Quentin peers at Eliot, a little blurry with their proximity now but still able to see Eliot's looking at him. Watching him, maybe. This entire conversation, Eliot's been nothing less than wholeheartedly earnest and genuine and it flickers something within him that he gets to see a part of Eliot that had always been so closed off to him. "Fifty years?"

"Too much?" Eliot says, quirking an eyebrow, and Quentin wrinkles his nose, the faintest of amused smiles twitching one corner of his lips because a joke is usually Eliot's thing but they always had this natural banter that he'd never had with the others and he hadn't realised how much that was missing from his life until he has Eliot, with a twinkle in his eye, gazing back at him and daring him to be humorous.

"The miracle of modern Earth medicine is you may well live longer than you did in Fillory. Just saying."

"Well shit," Eliot gasps, overdramatic enough that if Quentin had been able to feel something underneath all the heaviness, he might have actually laughed. But even just that realisation, that he could laugh, is something he hasn't felt in a while. "How many years are you shackling me down with apologies and a meaningful life here, Coldwater?"

Quentin shrugs one shoulder, nuzzling his head against Eliot's collarbone and letting his eyes droop closed because maybe Eliot can keep all the demons away long enough for Quentin to get some much-needed rest. He's too afraid to really spread his arm over Eliot's torso, too afraid of jostling a stitch or leaving Eliot in pain, but he's okay with this. He's okay being tucked into Eliot's side and listening to him breathe, feeling his chest rise and fall and the soft fan of his breath tickling over Quentin's face. "As many as I can get, El," he mumbles.

Eliot's hand cradles the back of Quentin's neck, thumb smoothing over the hinge of his jaw and doing that thing Eliot used to do in Fillory by providing an anchor with his hands and his body that unwound some of Quentin's knots of anxiety and slowed some of the racing thoughts. He's not sure if Eliot's even aware of what he's doing, or that he even has such power, but it's soothing and he's glad Eliot keeps doing it. "Let's start with you getting some sleep and we'll work out the details of this contractual obligation of me living my best life because of you afterwards, okay?"
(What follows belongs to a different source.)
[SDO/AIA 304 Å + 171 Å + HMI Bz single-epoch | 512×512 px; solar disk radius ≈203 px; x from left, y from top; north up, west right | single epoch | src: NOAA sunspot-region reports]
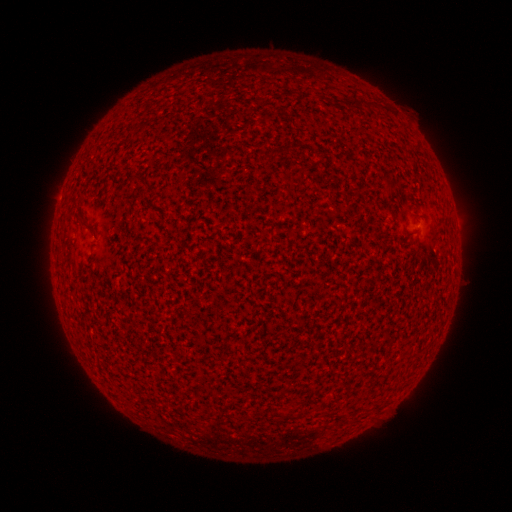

Quentin hums, somewhat with contentment, somewhat just acknowledging what Eliot said. Mostly he thinks his scattered thoughts have already started drifting on the breeze into something resembling sleep and he's thankful he has Eliot there to watch over him without judgement, without pretence, and without demands that after he sleeps, he has to get up and go back to the hardest thing about life: living.